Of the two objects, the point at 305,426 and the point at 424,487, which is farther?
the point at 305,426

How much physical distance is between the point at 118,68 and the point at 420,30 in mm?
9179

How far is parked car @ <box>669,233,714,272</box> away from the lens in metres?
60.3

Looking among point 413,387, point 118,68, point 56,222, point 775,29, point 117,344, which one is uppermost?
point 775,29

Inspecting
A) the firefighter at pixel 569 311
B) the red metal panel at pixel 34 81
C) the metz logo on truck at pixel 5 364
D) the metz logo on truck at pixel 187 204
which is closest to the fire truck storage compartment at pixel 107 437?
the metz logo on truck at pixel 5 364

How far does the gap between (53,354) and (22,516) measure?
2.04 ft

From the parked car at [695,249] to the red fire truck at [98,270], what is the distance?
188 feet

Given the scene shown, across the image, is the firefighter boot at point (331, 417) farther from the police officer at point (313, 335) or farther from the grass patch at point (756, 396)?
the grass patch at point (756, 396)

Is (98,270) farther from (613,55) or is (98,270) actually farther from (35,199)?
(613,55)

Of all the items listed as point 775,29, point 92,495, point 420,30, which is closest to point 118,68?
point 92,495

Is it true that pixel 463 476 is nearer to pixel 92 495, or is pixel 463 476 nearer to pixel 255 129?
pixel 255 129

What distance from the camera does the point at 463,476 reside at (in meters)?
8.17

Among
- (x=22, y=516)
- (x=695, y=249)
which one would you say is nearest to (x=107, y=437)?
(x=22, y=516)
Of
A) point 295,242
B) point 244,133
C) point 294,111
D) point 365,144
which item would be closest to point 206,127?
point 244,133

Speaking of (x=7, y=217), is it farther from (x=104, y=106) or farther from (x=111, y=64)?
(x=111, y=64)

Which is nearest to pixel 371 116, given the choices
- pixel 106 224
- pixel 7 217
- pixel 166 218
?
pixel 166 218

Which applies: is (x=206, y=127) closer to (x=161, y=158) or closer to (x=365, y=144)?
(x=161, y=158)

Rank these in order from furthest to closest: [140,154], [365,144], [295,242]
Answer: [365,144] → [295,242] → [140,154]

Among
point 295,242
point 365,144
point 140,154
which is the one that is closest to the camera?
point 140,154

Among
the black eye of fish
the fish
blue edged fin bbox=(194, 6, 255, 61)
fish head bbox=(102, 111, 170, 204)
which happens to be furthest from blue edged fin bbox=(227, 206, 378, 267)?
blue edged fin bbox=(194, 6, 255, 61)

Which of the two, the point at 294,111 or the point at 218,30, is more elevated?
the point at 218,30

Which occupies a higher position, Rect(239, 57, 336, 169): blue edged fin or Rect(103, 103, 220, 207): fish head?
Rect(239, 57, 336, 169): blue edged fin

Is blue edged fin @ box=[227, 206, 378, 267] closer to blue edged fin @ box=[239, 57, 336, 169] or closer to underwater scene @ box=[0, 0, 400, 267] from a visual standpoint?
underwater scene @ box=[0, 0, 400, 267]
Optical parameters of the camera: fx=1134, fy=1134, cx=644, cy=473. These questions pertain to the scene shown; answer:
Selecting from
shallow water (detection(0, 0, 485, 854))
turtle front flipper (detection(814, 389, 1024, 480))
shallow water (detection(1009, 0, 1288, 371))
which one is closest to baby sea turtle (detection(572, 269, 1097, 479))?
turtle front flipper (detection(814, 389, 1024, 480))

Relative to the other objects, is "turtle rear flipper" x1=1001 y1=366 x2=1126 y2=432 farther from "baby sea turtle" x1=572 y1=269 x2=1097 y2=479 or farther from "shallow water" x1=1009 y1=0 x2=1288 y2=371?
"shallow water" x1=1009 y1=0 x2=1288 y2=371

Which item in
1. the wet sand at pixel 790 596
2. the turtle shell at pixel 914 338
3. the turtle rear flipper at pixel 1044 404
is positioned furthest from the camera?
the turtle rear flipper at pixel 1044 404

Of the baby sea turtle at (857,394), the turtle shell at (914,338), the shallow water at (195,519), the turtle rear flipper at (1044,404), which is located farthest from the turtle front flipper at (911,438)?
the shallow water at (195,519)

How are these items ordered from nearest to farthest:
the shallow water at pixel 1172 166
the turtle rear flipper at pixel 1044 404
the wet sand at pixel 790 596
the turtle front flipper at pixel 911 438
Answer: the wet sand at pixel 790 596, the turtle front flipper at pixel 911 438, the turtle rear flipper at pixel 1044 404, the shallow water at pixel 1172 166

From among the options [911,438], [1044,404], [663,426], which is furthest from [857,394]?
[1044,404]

§ **Work required**
Convert the records into a JSON list of strings, one string per line, leaving out blank lines.

§ **Written solution**
[
  "Of the two objects, the point at 305,426 and the point at 424,487, which is farther?",
  "the point at 305,426",
  "How much physical distance is between the point at 118,68 and the point at 420,30 in mm?",
  "9179",
  "How far is parked car @ <box>669,233,714,272</box> away from the lens in metres?",
  "60.3",
  "Looking among point 413,387, point 118,68, point 56,222, point 775,29, point 117,344, which one is uppermost?",
  "point 775,29",
  "Inspecting",
  "A) the firefighter at pixel 569 311",
  "B) the red metal panel at pixel 34 81",
  "C) the metz logo on truck at pixel 5 364",
  "D) the metz logo on truck at pixel 187 204",
  "which is closest to the fire truck storage compartment at pixel 107 437?",
  "the metz logo on truck at pixel 5 364",
  "How far does the gap between (53,354) and (22,516) measure?",
  "2.04 ft",
  "From the parked car at [695,249] to the red fire truck at [98,270], what is the distance?",
  "188 feet",
  "Given the scene shown, across the image, is the firefighter boot at point (331, 417) farther from the police officer at point (313, 335) or farther from the grass patch at point (756, 396)?",
  "the grass patch at point (756, 396)",
  "Is (98,270) farther from (613,55) or is (98,270) actually farther from (35,199)?",
  "(613,55)",
  "Of all the items listed as point 775,29, point 92,495, point 420,30, which is closest to point 118,68?",
  "point 92,495",
  "Is it true that pixel 463 476 is nearer to pixel 92 495, or is pixel 463 476 nearer to pixel 255 129?",
  "pixel 255 129",
  "What distance from the camera does the point at 463,476 reside at (in meters)?",
  "8.17",
  "Among",
  "- (x=22, y=516)",
  "- (x=695, y=249)",
  "which one would you say is nearest to (x=107, y=437)?",
  "(x=22, y=516)",
  "Of",
  "A) point 295,242",
  "B) point 244,133",
  "C) point 294,111",
  "D) point 365,144",
  "which item would be closest to point 206,127?",
  "point 244,133",
  "Speaking of (x=7, y=217), is it farther from (x=104, y=106) or farther from (x=111, y=64)?",
  "(x=111, y=64)",
  "Which is nearest to pixel 371 116, given the choices",
  "- pixel 106 224",
  "- pixel 7 217",
  "- pixel 166 218",
  "?",
  "pixel 166 218",
  "Which applies: is (x=206, y=127) closer to (x=161, y=158) or closer to (x=365, y=144)?",
  "(x=161, y=158)",
  "Rank these in order from furthest to closest: [140,154], [365,144], [295,242]",
  "Answer: [365,144] → [295,242] → [140,154]",
  "Among",
  "point 295,242",
  "point 365,144",
  "point 140,154",
  "which is the one that is closest to the camera?",
  "point 140,154",
  "Among",
  "the black eye of fish",
  "the fish",
  "blue edged fin bbox=(194, 6, 255, 61)",
  "fish head bbox=(102, 111, 170, 204)",
  "which happens to be furthest from blue edged fin bbox=(227, 206, 378, 267)?",
  "blue edged fin bbox=(194, 6, 255, 61)",
  "Which of the two, the point at 294,111 or the point at 218,30, is more elevated?",
  "the point at 218,30",
  "Which occupies a higher position, Rect(239, 57, 336, 169): blue edged fin or Rect(103, 103, 220, 207): fish head?",
  "Rect(239, 57, 336, 169): blue edged fin",
  "Is blue edged fin @ box=[227, 206, 378, 267] closer to blue edged fin @ box=[239, 57, 336, 169] or closer to underwater scene @ box=[0, 0, 400, 267] from a visual standpoint?",
  "underwater scene @ box=[0, 0, 400, 267]",
  "Optical parameters of the camera: fx=1134, fy=1134, cx=644, cy=473. These questions pertain to the scene shown; answer:",
  "Selecting from",
  "shallow water (detection(0, 0, 485, 854))",
  "turtle front flipper (detection(814, 389, 1024, 480))",
  "shallow water (detection(1009, 0, 1288, 371))",
  "which one is closest to baby sea turtle (detection(572, 269, 1097, 479))?",
  "turtle front flipper (detection(814, 389, 1024, 480))",
  "Relative to the other objects, is \"turtle rear flipper\" x1=1001 y1=366 x2=1126 y2=432 farther from \"baby sea turtle\" x1=572 y1=269 x2=1097 y2=479 or farther from \"shallow water\" x1=1009 y1=0 x2=1288 y2=371?",
  "\"shallow water\" x1=1009 y1=0 x2=1288 y2=371",
  "Which item in",
  "1. the wet sand at pixel 790 596",
  "2. the turtle shell at pixel 914 338",
  "3. the turtle rear flipper at pixel 1044 404",
  "is positioned furthest from the camera?",
  "the turtle rear flipper at pixel 1044 404",
  "Of the baby sea turtle at (857,394), the turtle shell at (914,338), the shallow water at (195,519), the turtle rear flipper at (1044,404), which is located farthest from the turtle front flipper at (911,438)?",
  "the shallow water at (195,519)",
  "How are these items ordered from nearest to farthest:",
  "the shallow water at pixel 1172 166",
  "the turtle rear flipper at pixel 1044 404",
  "the wet sand at pixel 790 596",
  "the turtle front flipper at pixel 911 438",
  "Answer: the wet sand at pixel 790 596, the turtle front flipper at pixel 911 438, the turtle rear flipper at pixel 1044 404, the shallow water at pixel 1172 166",
  "From among the options [911,438], [1044,404], [663,426], which is furthest from [857,394]?",
  "[1044,404]"
]